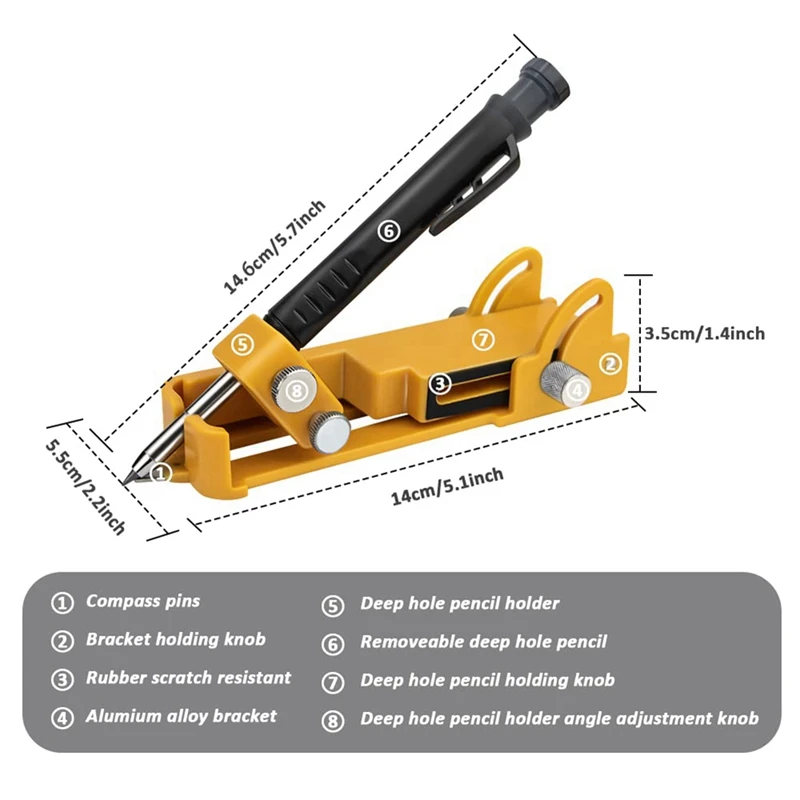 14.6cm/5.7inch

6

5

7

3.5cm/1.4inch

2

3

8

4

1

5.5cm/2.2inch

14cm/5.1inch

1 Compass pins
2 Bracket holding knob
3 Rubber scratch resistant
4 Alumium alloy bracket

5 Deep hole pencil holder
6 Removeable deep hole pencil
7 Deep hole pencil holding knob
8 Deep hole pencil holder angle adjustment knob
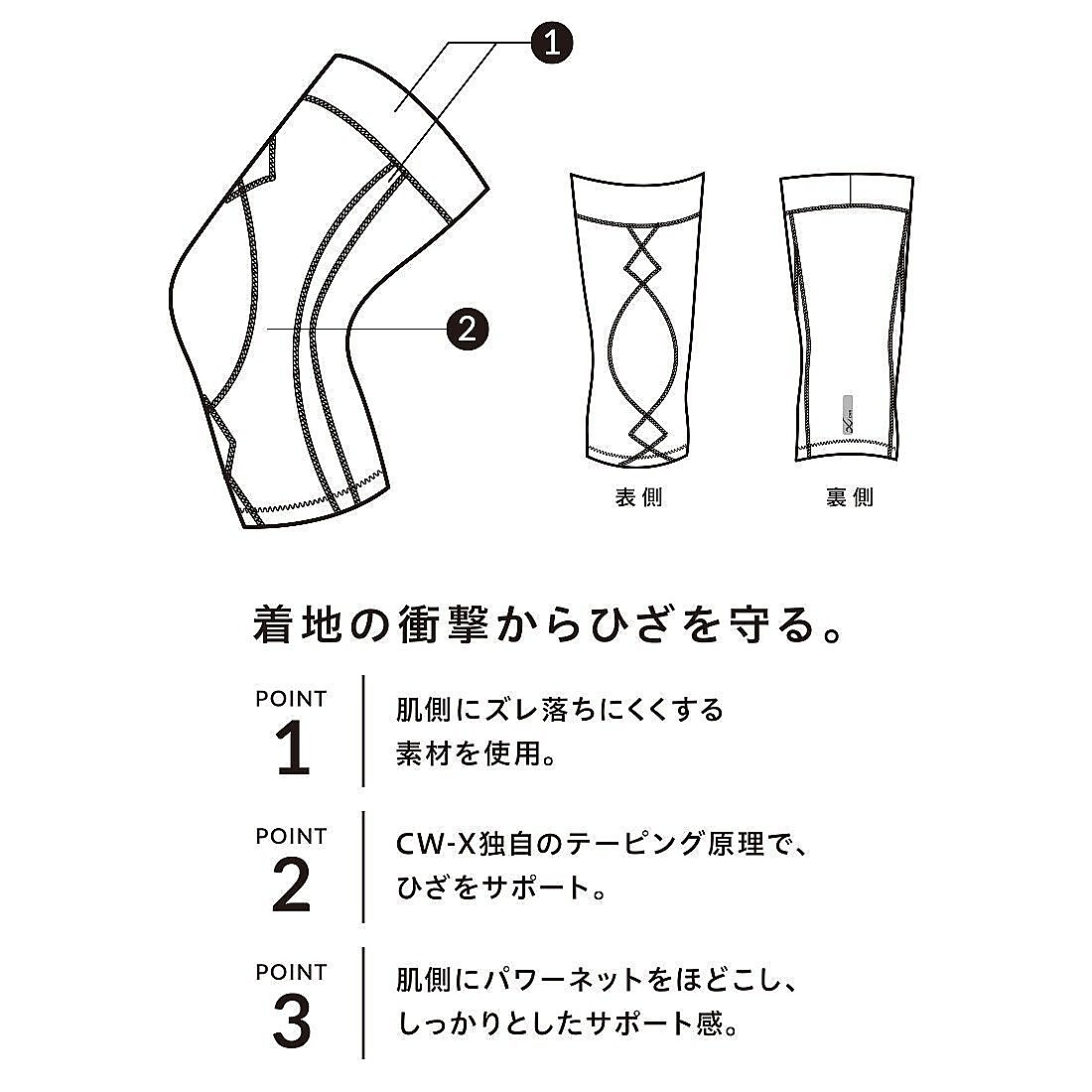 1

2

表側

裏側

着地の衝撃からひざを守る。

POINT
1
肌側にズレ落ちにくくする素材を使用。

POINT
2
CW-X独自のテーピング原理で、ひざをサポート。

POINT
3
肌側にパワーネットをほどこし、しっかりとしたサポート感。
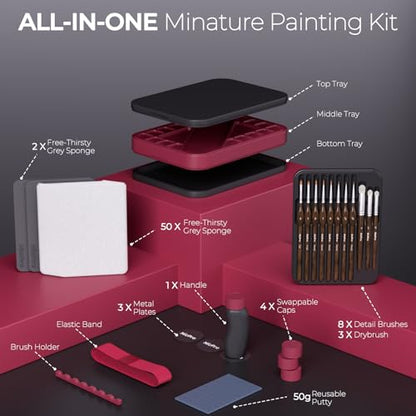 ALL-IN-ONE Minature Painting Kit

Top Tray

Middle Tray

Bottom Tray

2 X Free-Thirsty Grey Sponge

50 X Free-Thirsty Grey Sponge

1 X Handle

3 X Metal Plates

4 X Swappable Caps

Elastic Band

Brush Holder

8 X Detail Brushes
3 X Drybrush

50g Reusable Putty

______________________________

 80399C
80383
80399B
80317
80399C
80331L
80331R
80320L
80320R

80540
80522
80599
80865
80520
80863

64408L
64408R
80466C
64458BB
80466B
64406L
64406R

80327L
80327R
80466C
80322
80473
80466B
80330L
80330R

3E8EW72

______________________________

* Required work *
Report how many lines in the data include the string "Sponge", giving nothing but that number.

* Output of the task *
2